= TUGAS YANG DIBERIKAN 1 =
Saring catatan di bawah dan salin setiap baris yang memuat kata "through". Huruf besar dan kecil harus cocok.

"HIDUP TAK AKAN PERNA MENDAPATKAN KEDUDUKANNYA MENJADI SEBUAH KEBENARAN YANG UNTUH SECARA OBYEKTIF, HIDUP AKAN TERUS BERLANJUT DAN TERUS BERKEMBANG BERDASARKAN ZAMANNYA TAK ADA YANG ABADI DAN TAK ADA YANG TETAP".

Respon Hari Anti Korupsi dan Hari HAM

Respon Hari Anti Korupsi dan Hari HAM
Gambar ini diambil pada tanggal 9 Desember 2011, Front Perjuangan Rakyat (FPR-SULTENG).

Kamis, 28 April 2011

BBTN Lore Lindu Tidak Punya Niat Baik Membangun Orang Katu

Deadline News Edisi 103, 18-24 April 2011

Burhan Jawachir (Deadline News)

Palu- Desa Katu adalah salah satu dari sekian banyak desa yang berada di wilayah Taman Nasional Lore Lindu (TNLL) yang sudah di akui keberadaannya sejak tahun 1999 oleh Balai Taman Nasional Lore Lindu (BTNLL) melalui Surat Pernyataan No. 35/VI-BTNLL.1/1999, tertanggal 8 April 1999, yang isinya mengakui keberadaan Orang Katu yang berdiam di Desa Katu, Kecamatan Lore Tengah (Sebelumnya Kec. Lore Utara), Kabupaten Poso, untuk melangsungkan upaya peningkatan keamanan dan kesejahteraan hidupnya. Dalam surat pernyataan ini disebutkan pula “Supaya ada hubungan saling serasi antara kepentingan masyarakat Katu dan kepentingan system pengelolaan TNLL, perlu dikembangkan kesepakatan-kesepakatan yang saling menguntungkan”. Salah satu wujud kesepakatan saling menguntungkan tersebut adalah adanya Kesepakatan Orang Katu dalam perencanaan Pengelolaan Sumber Daya Alam Tahun 2000-2010 dan Tahun 2010-2015.

= DATA YANG TERSEDIA =
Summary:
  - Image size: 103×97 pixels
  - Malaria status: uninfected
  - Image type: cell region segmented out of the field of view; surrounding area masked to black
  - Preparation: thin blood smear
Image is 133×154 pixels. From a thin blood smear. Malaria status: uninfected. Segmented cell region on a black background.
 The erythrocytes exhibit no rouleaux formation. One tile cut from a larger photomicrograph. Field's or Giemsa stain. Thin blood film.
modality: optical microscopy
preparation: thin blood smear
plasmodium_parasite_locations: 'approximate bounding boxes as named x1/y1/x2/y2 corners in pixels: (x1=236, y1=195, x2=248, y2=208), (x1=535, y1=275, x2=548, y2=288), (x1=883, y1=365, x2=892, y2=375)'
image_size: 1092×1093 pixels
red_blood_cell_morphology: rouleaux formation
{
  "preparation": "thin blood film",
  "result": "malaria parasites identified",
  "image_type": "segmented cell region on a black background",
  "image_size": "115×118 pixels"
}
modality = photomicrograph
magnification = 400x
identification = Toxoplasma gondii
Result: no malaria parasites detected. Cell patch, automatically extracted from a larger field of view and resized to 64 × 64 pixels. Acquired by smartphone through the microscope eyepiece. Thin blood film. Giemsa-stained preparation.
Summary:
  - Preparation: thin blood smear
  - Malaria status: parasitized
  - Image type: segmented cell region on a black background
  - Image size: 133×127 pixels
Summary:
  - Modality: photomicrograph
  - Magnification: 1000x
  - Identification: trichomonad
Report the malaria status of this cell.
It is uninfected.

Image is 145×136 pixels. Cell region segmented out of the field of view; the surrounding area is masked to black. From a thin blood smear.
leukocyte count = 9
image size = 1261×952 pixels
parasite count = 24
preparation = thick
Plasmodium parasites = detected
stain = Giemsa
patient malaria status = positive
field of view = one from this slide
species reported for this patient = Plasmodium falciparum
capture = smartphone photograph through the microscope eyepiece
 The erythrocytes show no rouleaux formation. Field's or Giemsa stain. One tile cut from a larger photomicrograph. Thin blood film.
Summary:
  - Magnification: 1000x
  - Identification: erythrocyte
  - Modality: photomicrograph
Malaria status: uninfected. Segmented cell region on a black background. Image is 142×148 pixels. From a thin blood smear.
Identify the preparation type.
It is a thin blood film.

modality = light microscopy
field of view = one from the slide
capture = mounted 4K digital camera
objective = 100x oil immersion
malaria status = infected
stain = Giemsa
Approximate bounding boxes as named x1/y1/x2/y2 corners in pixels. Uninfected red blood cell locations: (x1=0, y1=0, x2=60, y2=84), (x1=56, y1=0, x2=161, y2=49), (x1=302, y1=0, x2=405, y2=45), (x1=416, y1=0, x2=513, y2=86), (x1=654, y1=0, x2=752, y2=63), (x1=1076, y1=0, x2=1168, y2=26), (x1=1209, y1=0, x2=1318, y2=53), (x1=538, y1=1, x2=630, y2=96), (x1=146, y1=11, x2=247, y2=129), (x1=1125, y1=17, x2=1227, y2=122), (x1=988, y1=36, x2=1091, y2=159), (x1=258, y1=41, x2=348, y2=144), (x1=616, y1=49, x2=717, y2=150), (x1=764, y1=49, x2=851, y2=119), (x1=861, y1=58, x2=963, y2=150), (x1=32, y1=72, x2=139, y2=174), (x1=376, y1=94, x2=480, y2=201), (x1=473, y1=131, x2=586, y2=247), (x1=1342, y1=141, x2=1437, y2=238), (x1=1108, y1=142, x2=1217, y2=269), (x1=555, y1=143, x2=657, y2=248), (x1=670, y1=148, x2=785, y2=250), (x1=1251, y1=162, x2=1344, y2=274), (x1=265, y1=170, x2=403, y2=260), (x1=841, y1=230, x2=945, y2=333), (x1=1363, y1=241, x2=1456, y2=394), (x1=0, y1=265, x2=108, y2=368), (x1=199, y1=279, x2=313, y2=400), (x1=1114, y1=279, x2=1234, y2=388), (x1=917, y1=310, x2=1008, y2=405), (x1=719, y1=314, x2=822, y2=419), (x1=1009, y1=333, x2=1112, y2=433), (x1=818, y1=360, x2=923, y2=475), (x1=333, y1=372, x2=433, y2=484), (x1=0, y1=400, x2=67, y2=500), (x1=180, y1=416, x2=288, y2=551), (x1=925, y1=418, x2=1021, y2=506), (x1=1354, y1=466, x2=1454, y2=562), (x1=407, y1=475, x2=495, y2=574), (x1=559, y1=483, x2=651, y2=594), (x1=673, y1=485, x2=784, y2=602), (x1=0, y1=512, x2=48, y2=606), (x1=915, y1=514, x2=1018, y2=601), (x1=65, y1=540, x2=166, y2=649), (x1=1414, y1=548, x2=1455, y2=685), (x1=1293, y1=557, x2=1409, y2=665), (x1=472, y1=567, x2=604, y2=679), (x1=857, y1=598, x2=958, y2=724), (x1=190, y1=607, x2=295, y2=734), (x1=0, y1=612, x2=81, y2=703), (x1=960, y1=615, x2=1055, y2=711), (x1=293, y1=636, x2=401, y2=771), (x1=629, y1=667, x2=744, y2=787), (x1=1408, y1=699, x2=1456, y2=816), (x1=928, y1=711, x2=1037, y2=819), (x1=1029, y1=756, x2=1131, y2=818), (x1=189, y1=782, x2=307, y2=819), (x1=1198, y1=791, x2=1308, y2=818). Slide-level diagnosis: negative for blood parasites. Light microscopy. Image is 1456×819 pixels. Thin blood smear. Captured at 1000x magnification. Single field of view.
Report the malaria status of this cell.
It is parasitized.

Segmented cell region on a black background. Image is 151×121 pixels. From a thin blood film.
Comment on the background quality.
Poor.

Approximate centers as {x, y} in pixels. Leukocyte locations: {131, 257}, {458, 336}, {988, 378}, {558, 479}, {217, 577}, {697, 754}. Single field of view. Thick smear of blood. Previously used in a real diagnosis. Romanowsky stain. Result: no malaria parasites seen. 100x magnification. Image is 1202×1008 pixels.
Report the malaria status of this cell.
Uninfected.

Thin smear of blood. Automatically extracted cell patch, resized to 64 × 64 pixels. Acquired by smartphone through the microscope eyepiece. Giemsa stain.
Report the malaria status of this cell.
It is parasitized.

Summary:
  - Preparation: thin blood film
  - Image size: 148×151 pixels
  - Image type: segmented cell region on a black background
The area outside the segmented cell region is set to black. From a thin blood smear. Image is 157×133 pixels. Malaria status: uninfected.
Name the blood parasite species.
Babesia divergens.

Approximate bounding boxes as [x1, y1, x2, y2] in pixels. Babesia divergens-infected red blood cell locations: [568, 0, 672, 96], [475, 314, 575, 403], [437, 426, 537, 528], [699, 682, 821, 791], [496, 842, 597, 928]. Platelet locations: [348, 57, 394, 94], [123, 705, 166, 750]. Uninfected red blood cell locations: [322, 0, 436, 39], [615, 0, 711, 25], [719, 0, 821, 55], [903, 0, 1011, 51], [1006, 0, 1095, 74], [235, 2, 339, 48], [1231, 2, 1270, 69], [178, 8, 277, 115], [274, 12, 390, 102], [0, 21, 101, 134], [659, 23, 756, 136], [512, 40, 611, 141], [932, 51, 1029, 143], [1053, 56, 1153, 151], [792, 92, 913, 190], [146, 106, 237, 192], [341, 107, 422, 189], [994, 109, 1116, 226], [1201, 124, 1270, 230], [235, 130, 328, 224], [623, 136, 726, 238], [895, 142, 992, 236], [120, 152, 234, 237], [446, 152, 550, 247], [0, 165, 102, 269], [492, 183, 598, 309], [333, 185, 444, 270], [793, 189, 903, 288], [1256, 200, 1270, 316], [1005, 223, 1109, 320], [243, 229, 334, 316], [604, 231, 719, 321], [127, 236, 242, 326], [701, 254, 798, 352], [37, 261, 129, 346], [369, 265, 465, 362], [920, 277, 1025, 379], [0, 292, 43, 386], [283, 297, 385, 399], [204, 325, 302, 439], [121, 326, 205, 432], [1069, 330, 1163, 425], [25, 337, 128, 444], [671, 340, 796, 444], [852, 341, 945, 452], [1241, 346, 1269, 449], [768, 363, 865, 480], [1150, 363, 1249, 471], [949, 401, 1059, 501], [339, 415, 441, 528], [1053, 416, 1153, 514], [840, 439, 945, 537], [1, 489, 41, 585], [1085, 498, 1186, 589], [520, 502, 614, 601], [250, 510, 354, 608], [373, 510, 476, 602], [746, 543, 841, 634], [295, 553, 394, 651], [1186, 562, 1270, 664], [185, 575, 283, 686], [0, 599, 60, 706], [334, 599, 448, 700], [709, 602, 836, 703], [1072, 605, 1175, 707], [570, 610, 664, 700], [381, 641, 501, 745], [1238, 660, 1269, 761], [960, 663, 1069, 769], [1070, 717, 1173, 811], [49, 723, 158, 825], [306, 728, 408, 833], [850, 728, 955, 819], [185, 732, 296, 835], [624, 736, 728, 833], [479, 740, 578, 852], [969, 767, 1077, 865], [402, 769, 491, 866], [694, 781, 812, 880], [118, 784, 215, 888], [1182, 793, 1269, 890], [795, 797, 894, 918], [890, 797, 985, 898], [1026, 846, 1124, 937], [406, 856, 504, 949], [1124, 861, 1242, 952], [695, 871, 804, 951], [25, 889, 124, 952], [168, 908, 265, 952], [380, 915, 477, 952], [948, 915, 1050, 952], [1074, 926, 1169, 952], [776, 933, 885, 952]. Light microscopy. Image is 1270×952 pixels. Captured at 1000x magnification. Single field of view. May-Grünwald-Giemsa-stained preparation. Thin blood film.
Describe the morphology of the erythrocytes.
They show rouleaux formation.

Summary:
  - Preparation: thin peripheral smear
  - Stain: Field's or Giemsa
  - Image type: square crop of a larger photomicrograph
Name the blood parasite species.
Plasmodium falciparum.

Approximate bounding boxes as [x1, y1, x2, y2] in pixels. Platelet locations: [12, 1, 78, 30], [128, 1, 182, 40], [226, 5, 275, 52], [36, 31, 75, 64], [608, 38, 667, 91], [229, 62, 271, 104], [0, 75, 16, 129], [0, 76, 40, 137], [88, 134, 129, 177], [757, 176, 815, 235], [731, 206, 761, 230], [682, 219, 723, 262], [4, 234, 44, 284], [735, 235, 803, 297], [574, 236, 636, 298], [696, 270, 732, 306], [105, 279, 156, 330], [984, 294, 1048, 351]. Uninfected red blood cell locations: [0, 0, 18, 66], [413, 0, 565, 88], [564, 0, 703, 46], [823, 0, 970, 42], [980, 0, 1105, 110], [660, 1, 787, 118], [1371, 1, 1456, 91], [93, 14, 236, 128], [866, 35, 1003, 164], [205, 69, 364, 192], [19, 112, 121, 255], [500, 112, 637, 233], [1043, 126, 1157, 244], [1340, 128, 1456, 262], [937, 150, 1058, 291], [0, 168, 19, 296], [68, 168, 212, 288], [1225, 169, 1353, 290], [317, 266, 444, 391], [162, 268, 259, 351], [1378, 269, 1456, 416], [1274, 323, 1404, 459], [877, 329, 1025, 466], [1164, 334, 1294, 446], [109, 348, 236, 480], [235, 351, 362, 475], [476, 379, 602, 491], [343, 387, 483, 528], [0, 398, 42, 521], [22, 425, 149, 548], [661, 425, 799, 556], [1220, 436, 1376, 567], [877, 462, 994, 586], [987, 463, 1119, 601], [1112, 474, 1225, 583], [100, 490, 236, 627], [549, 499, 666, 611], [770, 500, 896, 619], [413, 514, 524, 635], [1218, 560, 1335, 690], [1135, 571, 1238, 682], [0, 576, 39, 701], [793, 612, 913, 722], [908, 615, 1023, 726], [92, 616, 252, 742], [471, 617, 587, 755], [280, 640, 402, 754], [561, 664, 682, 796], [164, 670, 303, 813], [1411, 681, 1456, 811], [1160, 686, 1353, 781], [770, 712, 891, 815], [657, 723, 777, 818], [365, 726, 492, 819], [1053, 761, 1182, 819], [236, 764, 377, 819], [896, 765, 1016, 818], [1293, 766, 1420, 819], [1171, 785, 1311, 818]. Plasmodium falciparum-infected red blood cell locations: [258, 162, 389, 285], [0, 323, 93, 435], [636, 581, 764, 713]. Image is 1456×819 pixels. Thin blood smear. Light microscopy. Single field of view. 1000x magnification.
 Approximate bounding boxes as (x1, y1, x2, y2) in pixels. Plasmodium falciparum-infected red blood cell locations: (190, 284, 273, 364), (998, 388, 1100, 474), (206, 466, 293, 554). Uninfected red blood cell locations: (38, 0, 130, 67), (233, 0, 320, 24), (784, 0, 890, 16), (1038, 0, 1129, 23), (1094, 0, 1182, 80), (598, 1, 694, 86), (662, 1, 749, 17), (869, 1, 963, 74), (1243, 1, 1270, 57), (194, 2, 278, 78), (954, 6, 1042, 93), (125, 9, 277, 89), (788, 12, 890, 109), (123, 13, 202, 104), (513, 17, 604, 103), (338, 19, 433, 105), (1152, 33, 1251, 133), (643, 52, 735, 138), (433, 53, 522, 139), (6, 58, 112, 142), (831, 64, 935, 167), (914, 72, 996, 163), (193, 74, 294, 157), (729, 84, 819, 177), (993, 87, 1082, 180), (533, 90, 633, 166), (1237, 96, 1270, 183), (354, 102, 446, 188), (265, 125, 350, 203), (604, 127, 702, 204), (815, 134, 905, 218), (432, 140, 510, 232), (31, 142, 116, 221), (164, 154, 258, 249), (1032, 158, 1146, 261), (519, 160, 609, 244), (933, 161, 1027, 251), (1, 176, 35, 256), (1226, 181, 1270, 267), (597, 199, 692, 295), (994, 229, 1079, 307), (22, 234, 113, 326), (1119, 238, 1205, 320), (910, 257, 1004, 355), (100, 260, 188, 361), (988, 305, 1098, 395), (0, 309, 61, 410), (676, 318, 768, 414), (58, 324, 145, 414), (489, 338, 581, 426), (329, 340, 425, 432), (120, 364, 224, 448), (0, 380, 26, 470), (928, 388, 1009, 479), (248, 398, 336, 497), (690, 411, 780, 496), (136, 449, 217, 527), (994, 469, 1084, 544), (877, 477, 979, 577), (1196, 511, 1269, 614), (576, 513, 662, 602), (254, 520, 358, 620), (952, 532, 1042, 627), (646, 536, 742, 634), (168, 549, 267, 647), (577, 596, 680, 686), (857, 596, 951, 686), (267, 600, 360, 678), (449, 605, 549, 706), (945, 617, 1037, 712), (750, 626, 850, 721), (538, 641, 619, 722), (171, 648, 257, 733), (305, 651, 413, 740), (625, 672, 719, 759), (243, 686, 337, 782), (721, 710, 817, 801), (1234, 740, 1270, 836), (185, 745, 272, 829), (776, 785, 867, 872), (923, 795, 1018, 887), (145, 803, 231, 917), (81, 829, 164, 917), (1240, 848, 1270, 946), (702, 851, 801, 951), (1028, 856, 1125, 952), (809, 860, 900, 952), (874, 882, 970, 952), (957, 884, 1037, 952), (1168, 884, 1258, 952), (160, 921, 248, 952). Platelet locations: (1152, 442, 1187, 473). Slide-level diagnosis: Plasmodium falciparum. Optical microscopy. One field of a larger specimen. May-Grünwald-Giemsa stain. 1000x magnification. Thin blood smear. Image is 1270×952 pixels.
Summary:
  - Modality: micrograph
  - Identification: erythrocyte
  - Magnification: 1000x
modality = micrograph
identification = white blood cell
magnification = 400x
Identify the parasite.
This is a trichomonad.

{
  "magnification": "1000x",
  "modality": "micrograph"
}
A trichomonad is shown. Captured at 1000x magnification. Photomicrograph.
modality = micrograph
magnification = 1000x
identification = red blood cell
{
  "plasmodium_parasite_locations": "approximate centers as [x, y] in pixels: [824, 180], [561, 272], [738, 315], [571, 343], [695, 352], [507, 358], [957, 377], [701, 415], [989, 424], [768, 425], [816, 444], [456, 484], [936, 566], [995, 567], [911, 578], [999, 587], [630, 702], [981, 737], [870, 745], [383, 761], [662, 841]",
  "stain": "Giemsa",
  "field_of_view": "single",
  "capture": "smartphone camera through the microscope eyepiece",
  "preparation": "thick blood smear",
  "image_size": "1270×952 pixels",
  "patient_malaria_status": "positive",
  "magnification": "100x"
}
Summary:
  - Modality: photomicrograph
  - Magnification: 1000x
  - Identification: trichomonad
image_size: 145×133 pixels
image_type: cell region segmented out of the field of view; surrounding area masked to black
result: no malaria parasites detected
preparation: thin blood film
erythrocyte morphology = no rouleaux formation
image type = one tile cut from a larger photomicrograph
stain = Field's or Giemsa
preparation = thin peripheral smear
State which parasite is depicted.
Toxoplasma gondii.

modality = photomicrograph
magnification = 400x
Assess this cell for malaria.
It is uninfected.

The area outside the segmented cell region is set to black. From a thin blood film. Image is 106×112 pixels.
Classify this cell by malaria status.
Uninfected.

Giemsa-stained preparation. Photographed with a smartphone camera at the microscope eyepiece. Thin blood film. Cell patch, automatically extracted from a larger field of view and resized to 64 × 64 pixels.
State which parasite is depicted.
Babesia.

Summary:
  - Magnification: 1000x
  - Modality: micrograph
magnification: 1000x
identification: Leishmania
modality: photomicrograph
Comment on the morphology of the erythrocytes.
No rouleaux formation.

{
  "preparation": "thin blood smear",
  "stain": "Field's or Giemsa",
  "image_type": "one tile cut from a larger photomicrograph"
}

= TUGAS YANG DIBERIKAN 2 =
Kutip secara persis bagian dari teks kutipan tentang Desa Katu, mulai dari kata-kata yang memuat "Palu- Desa Katu" dan berhenti setelah "dan Tahun 2010-2015.".

= JAWABAN TERTULIS 1 =
Result: no malaria parasites detected. Cell patch, automatically extracted from a larger field of view and resized to 64 × 64 pixels. Acquired by smartphone through the microscope eyepiece. Thin blood film. Giemsa-stained preparation.
capture = smartphone photograph through the microscope eyepiece
Thin smear of blood. Automatically extracted cell patch, resized to 64 × 64 pixels. Acquired by smartphone through the microscope eyepiece. Giemsa stain.
  "capture": "smartphone camera through the microscope eyepiece",

= JAWABAN TERTULIS 2 =
Palu- Desa Katu adalah salah satu dari sekian banyak desa yang berada di wilayah Taman Nasional Lore Lindu (TNLL) yang sudah di akui keberadaannya sejak tahun 1999 oleh Balai Taman Nasional Lore Lindu (BTNLL) melalui Surat Pernyataan No. 35/VI-BTNLL.1/1999, tertanggal 8 April 1999, yang isinya mengakui keberadaan Orang Katu yang berdiam di Desa Katu, Kecamatan Lore Tengah (Sebelumnya Kec. Lore Utara), Kabupaten Poso, untuk melangsungkan upaya peningkatan keamanan dan kesejahteraan hidupnya. Dalam surat pernyataan ini disebutkan pula “Supaya ada hubungan saling serasi antara kepentingan masyarakat Katu dan kepentingan system pengelolaan TNLL, perlu dikembangkan kesepakatan-kesepakatan yang saling menguntungkan”. Salah satu wujud kesepakatan saling menguntungkan tersebut adalah adanya Kesepakatan Orang Katu dalam perencanaan Pengelolaan Sumber Daya Alam Tahun 2000-2010 dan Tahun 2010-2015.